SOURCE:
-=-=-=-=-
China is spending about $4.1 billion a year subsidizing its state-backed fishing enterprises, which offsets the rising costs of fishing tuna but also makes it difficult for fishermen from other countries as well as smaller Chinese fishermen who do not benefit from state subsidies to survive, and it encourages rampant overfishing around the world.
China has the biggest distant-water fleet in the world, pulling in an estimated 5.1 million tons of fish, worth around $10 billion each year, Quartz reported on Wednesday, though the country reports catching around 12 times less than that. Tuna, which is pricier and more in demand, made up an estimated 15 percent of China’s total catch by volume in 2010.
But the success of the Chinese fishing fleet is based on an unfair advantage – the government heavily subsidizes the industry, in particular the large state-owned fishing companies.
“[W]ithout that subsidy [China Overseas Fishing Company (COFC)] simply could not exist in the Pacific fishery at all,” said Charles Hufflet, head of the Pacific Tuna Industry Association (PTIA). China’s fishing fleet in the South Pacific consists of 1,300 boats, according to the Australian Broadcasting Corporation (ABC).
COFC is a publicly traded subsidiary of Chinese National Fisheries Corporation (CNFC), a massive state-owned enterprise. CNFC’s operations cover the globe, and it is licensed to export to the U.S., Europe, Japan and other major fish markets. The company makes up about one-third of China’s deep-water fleet, the rest comprises other state-owned enterprises, and smaller non-state-owned regional and coastal Chinese companies.
-=-=-=-=-
PROBLEM: Condense the paragraph in the article on China's fishing subsidies that begins "COFC is a publicly traded subsidiary" into a short bulleted list that keeps its main facts.

GIVEN DATA:
-=-=-=-=-
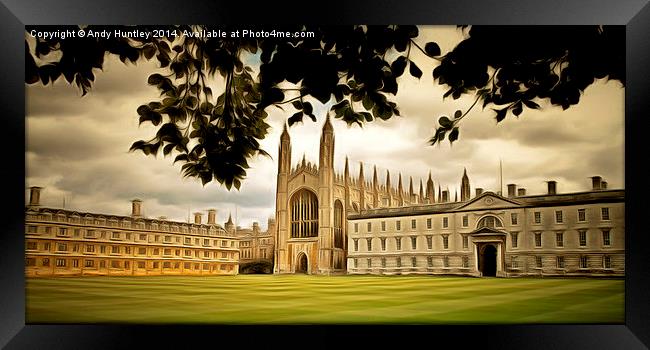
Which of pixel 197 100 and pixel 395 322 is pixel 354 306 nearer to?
pixel 395 322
-=-=-=-=-
PROBLEM SOLUTION:
- COFC is a publicly traded subsidiary of Chinese National Fisheries Corporation (CNFC), a massive state-owned enterprise.
- CNFC operates worldwide and is licensed to export to the U.S., Europe, Japan and other major fish markets.
- CNFC makes up about one-third of China's deep-water fleet.
- The rest of that fleet consists of other state-owned enterprises and smaller non-state-owned regional and coastal Chinese companies.